# Texto de estudio
Revista Opinión
Publicado en el diario Hoy, 1 de mayo de 2011
A un grupo reducido de individuos se les ofrece, previo pago, someterse a un experimento inocuo. Se divide el grupo en dos. Cada grupo deberá realizar la prueba de manera individual, sin saber las condiciones del experimento ni tener comunicación con el resto del grupo. El primer grupo debe observar durante un tiempo específico una gran variedad de imágenes desagradables, truculentas, de violencia explícita o mal gusto. Inmediatamente después de la prueba, oirá durante un tiempo una música melodiosa y relajante, se acondicionará la sala con una iluminación más tenue y se le ofrecerá un plato con alimentos y bebidas variados. Por otra parte, el segundo grupo deberá pasar por la misma batería de imágenes, pero no se le consolará con música ni viandas. Terminado el tiempo de la prueba, todos los miembros de cada grupo deberán confesar por separado a un miembro del equipo de investigación que describa las imágenes que ha observado y cómo le han hecho sentirse. ¿Cuál de los dos grupos crees que será más severo con la secuencia? ¿Cuál de ellos apreciará las imágenes con mayor indiferencia? Supongo que el atento lector habrá supuesto bien. El grupo que fue reforzado con estímulos agradables tras el visionado de las imágenes se mostró más pasivo y relajado al expresar verbalmente su experiencia.
Esto es lo que nos sucede a los ciudadanos cuando a diario somos bombardeados por infinidad de imágenes de muy variado tono e intensidad emocional a través de los diferentes medios de comunicación. Las imágenes de acontecimientos felices o neutros se entremezclan con aquellas que describen de manera gráfica sucesos trágicos o cuando menos incómodos. Aunque somos conscientes de este hecho, nos hemos acostumbrado a aceptarlo sin prever que pueda modificar nuestra forma de percibir el dolor y las desgracias ajenas. Observamos constantemente imágenes fugaces y repetitivas que no nos dejan tiempo para asentar las emociones que nos provocan, discriminando con serenidad aquellas que requieren de nosotros empatía o indignación de aquellas otras que son un mero placebo para nuestra vista. Esto genera necesariamente un debilitamiento de nuestra capacidad crítica y una asepsia emocional que nos acaba adormeciendo.

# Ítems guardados
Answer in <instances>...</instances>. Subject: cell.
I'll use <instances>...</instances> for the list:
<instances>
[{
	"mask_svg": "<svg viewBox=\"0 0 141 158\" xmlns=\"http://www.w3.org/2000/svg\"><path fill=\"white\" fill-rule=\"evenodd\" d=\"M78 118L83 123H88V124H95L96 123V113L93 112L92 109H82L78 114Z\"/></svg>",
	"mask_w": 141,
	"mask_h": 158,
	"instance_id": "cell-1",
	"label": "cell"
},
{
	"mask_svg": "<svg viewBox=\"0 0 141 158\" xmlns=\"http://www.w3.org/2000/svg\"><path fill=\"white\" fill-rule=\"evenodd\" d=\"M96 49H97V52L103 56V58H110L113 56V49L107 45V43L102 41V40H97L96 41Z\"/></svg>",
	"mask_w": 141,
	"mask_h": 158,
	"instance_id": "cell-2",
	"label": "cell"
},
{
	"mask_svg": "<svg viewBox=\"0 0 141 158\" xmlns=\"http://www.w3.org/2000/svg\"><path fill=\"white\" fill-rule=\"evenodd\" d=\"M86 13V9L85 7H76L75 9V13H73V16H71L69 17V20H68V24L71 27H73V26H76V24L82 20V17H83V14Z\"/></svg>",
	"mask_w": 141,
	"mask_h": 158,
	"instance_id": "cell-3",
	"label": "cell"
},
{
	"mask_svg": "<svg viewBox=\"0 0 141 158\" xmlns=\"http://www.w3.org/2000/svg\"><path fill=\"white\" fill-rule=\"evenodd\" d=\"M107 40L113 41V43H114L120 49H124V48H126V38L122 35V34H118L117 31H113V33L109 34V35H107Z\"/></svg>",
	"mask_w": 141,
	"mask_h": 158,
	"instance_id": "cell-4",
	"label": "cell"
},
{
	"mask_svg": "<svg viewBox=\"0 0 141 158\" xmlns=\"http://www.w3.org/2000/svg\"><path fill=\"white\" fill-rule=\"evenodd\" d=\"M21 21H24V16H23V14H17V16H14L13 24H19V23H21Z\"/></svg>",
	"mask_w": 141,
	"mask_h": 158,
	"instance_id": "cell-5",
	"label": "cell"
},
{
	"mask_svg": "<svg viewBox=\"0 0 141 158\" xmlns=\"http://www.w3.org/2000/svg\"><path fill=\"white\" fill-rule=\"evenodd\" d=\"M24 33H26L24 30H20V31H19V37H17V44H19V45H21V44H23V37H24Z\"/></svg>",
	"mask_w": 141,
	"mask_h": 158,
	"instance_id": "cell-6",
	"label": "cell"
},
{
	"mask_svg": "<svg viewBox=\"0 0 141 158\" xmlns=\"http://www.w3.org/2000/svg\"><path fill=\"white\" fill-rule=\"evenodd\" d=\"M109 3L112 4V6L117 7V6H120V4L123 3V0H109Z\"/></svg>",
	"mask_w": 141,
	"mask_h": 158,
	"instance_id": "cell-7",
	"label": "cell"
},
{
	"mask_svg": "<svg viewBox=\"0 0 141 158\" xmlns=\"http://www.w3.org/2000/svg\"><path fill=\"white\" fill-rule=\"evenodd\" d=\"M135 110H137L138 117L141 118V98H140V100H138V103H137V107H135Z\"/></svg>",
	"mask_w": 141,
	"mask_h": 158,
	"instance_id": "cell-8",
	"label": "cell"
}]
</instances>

# Tareas y ejercicios
A – En el artículo sobre las imágenes en los medios, ¿qué grupo se mostró más pasivo y relajado al contar su experiencia?
B – Prosigue el artículo sobre las imágenes en los medios a partir de su última oración.
Los ítems no son necesarios para resolver las tareas.

# Resultados esperados
A – El grupo que recibió estímulos agradables después de ver las imágenes.

B –
La rapidez e inmediatez con la que aparecen las noticias ante nuestros ojos refuerzan esta indefensión aprendida, dejando escaso tiempo para reposar lo que ha sucedido, analizándolo y valorándolo con juicio. Ya en medios tradicionales de información, como la prensa o la televisión, se podía apreciar esta forma de presentar los sucesos. Las nuevas tecnologías lo que han provocado es un aumento exponencial de la velocidad y la cantidad de noticias que un ciudadano puede visionar en un corto periodo de tiempo. Por lo tanto, lo esperable es que la revolución tecnológica dentro de los medios no esté sino potenciando el aumento de la pasividad ciudadana, cuando en principio el objetivo del cuarto poder era y es todo lo contrario.
Por otro lado, las redes sociales se han convertido en el nuevo catalizador de la opinión pública. A través de ellas, fluyen no solo noticias diversas, sino un catálogo prolijo de opiniones, debates y movimientos ciudadanos que están reactivando la conciencia social. Sin embargo, la naturaleza, el origen y la direccionalidad de las noticias dentro de las redes sociales siguen siendo aún difusos y en ocasiones cuestionables. Cada vez son más los grupos de presión, multinacionales e instituciones públicas que están aprovechando el tirón mediático de las redes sociales para expandir en ellas sus intereses particulares, a la espera de que su viralidad les sea propicia. Pero no debemos olvidar que quienes debemos decidir qué hacer con la información somos los ciudadanos, pese a que la celeridad y la profusión de mensajes enturbien nuestra lucidez. Desintoxicarnos de la información diaria para mirar de nuevo la realidad con pausa y equilibrio se ha convertido en urgente necesidad para el ciudadano contemporáneo.